Purtroppo, i segnali erano piuttosto chiari che vi fosse in Donald Trump una spinta, quasi una pulsione, non soltanto strategica e calcolata ma personale ed emotiva, a rompere gli argini istituzionali. Si noti bene: non soltanto i vincoli culturali del politically correct o di un establishment politico incardinato sia nel Congresso che nell’amministrazione federale; Trump ha mostrato fin dall’inizio la volontà di spezzare le stesse catene decisionali del sistema di governo americano.
Il momento in cui la folla rompe le finestre del Congresso USA e penetra all’interno. Fonte: Washington Post.
Avrebbe forse potuto essere frenato, meglio consigliato, indirizzato da qualche collaboratore fidato – ma quasi nulla di tutto ciò è accaduto. In alcune occasioni le Forze Armate sembrano aver svolto un ruolo di moderazione, se non proprio di opposizione diretta, e in altri casi l’apparato giudiziario (fino alla Corte Suprema) ha fissato dei paletti invalicabili. Nel frattempo, la squadra di governo è stata praticamente annichilita dalla personalità e dai metodi comunicativi del Capo dell’Esecutivo, con una rotazione troppo frequente delle figure-chiave per consentire qualsiasi dialettica interna. Il Partito Repubblicano ha invece scelto sistematicamente l’acquiescenza, scommettendo sulla forza elettorale del Presidente o temendone la vendetta – al contrario di quanto alcuni avevano sperato.
Basta ripercorrere le tappe principali di questa parabola presidenziale per farsi un’idea del piano inclinato su cui il Paese è stato posto a partire dalla campagna elettorale del 2016. Proprio la circostanza che si possono citare analisi pubblicate da chi scrive (tra le molte altre, spesso più approfondite, apparse su Aspenia online), senza dover ripetere quanto già scritto, rivela quanto – purtroppo – la forza di gravità abbia fatto il resto lungo il piano inclinato.
La contesa presidenziale del 2016 fu vinta da Donald Trump, con la “scalata ostile” di un outsider ai danni del Partito Repubblicano, portando alla Casa Bianca dei veri demoni: quello della cospirazione politica e mediatica – contro di lui anzitutto, ma anche contro l’americano medio; quello della cospirazione economica nel contesto della globalizzazione – a tutto vantaggio di una ristretta fascia di ricchi super-istruiti; e infine quello della paura – soprattutto nei cittadini bianchi – per un futuro demografico e culturale che si vuole in pratica fermare. Quei demoni non hanno mai abbandonato la politica americana.
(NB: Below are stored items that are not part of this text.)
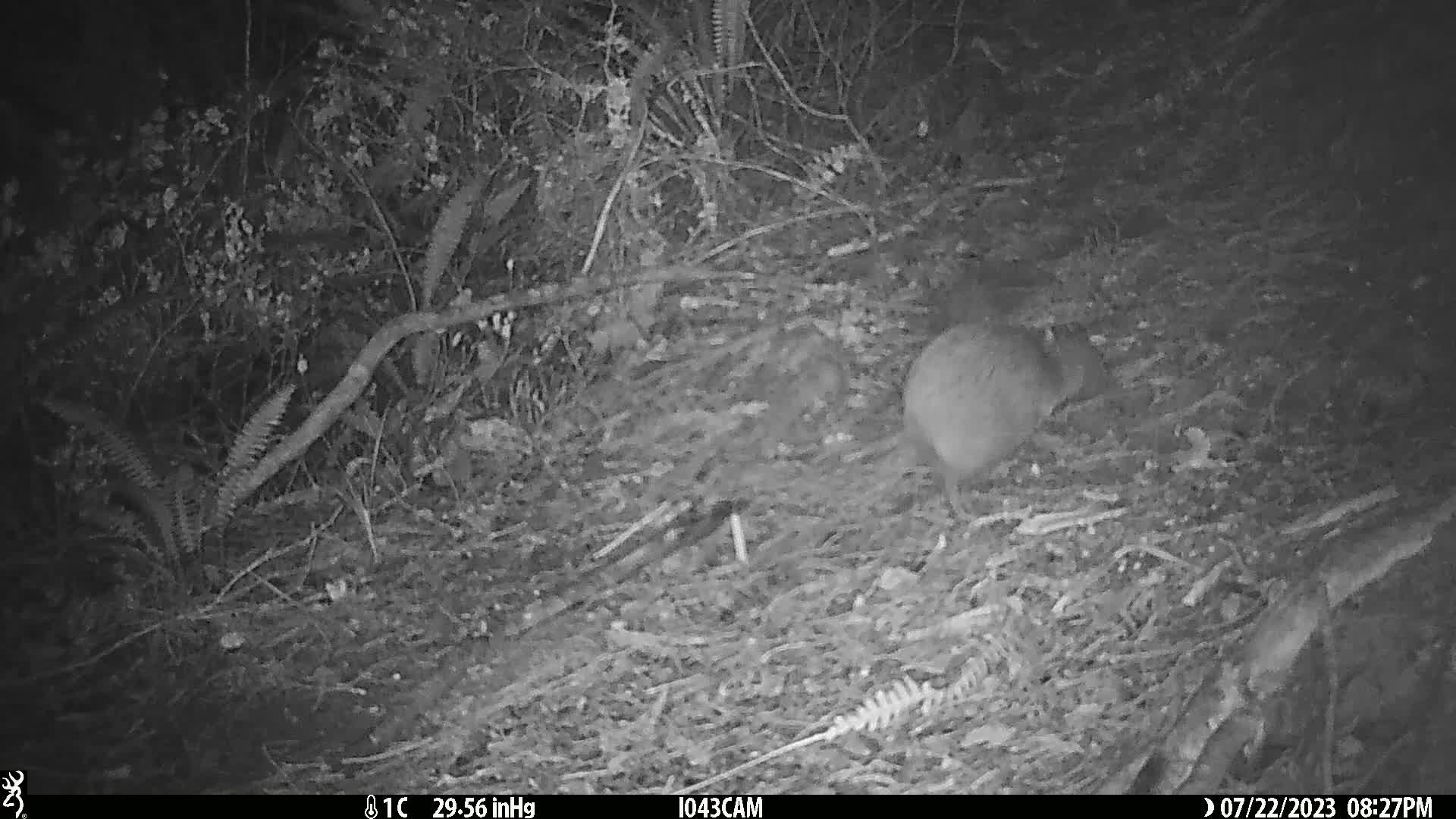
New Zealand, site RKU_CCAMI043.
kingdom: Animalia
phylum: Chordata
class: Aves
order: Apterygiformes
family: Apterygidae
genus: Apteryx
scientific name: Apteryx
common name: kiwi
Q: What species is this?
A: Kiwi (Apteryx).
E’ quasi subito emerso in tutta evidenza il “metodo-Trump”: i ruoli istituzionali vengono utilizzati soltanto in base a rapporti di forza e lealtà individuale, mentre c’è una quasi totale personalizzazione dell’esercizio del potere presidenziale.
Si è poi assistito al rapido superamento di un’illusione che molti avevano nutrito: che Trump fosse un mago dei negoziati o degli accordi pragmatici, soprattutto in politica estera. In realtà, il suo fondamentale punto di riferimento – per quanto paradossale – è una sorta di ossessione per Barack Obama, che diventa una bussola politica, naturalmente invertita.
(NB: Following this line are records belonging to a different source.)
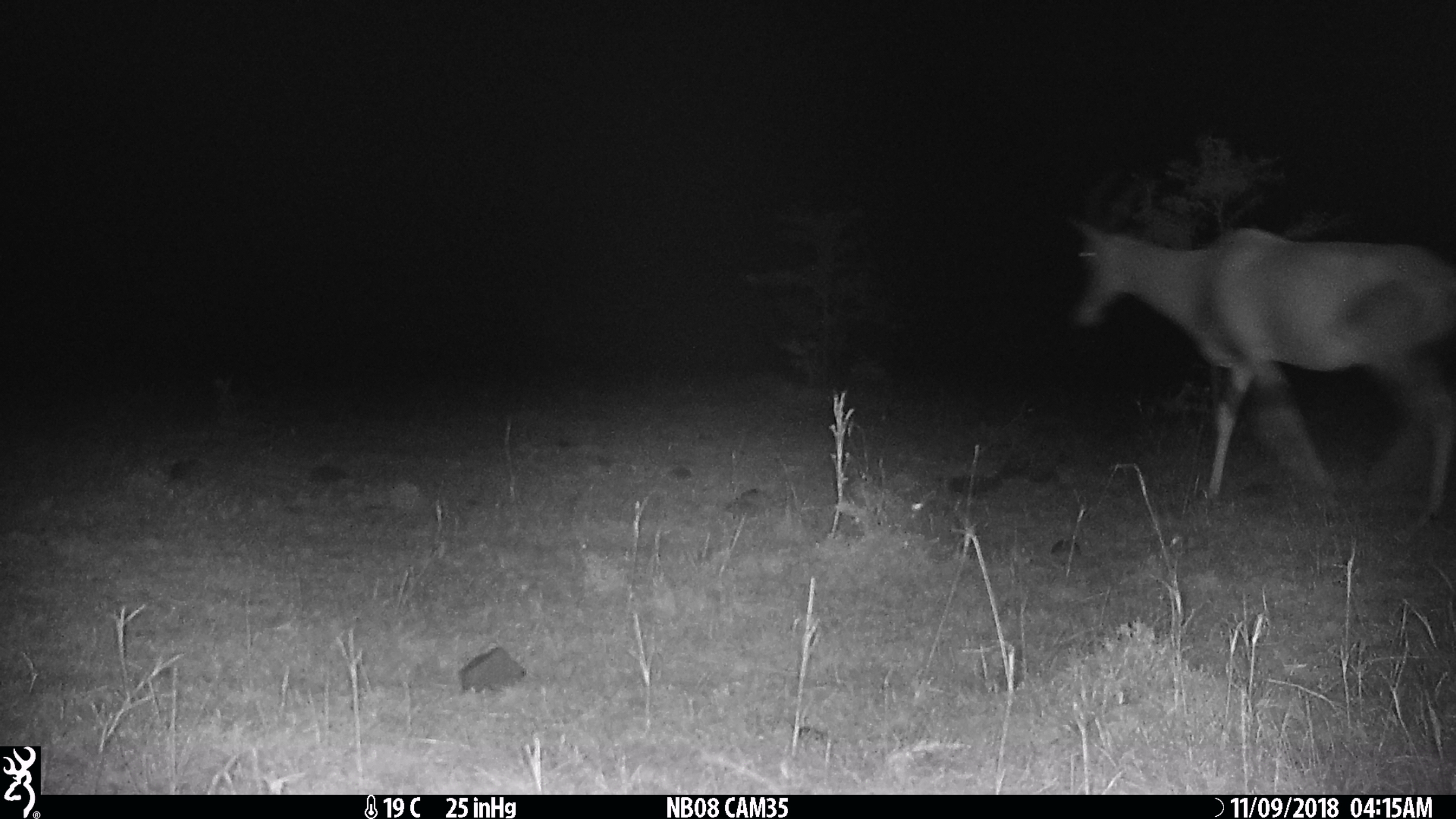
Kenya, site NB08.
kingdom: Animalia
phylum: Chordata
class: Mammalia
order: Artiodactyla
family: Bovidae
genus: Damaliscus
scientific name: Damaliscus lunatus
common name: topi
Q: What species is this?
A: Topi (Damaliscus lunatus).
Si manifestano intanto i vari effetti dell’assenza internazionale degli Stati Uniti, che è peggio di un’abdicazione perché accompagnata a un’opera di erosione dei rapporti di alleanza e dei metodi della cooperazione multilaterale – come se questi fossero il problema in sé invece che uno strumento imperfetto ma spesso utile.
Poi giunge la più forte reazione da parte dell’opposizione interna, cioè la procedura di impeachment voluta dai Democratici: bloccata come previsto dalla maggioranza dei Repubblicani al Senato, è comunque una macchia indelebile per un Presidente e soprattutto una ferita per il Paese. La conferma drammatica della spaccatura insanabile tra “due Americhe” è raffigurata dalle immagini dello State of the Union del febbraio 2020, quando il Presidente rifiuta di stringere la mano della Speaker of the House, Nancy Pelosi, la quale da parte sua straccia il testo del discorso presidenziale.
Infine arriva la pandemia, e la presidenza finisce in terapia intensiva, per non uscirne più. Il resto è la cronaca di queste ultime settimane, cioè di una vera crisi costituzionale le cui premesse furono poste molto prima.
A conclusione di questa parabola, il Presidente uscente, rifiutando di accettare la sconfitta alle urne, ha tentato di far crollare il tempio del sistema politico americano: “muoia Sansone con tutti i filistei”. Le immagini di Capitol Hill assediata ed evacuata, con le cariche delle forze dell’ordine, i morti e i feriti, sono ormai il fardello di Joe Biden e della sua amministrazione. Si tratta di capire ora quanti americani vorranno fare la fine dei filistei.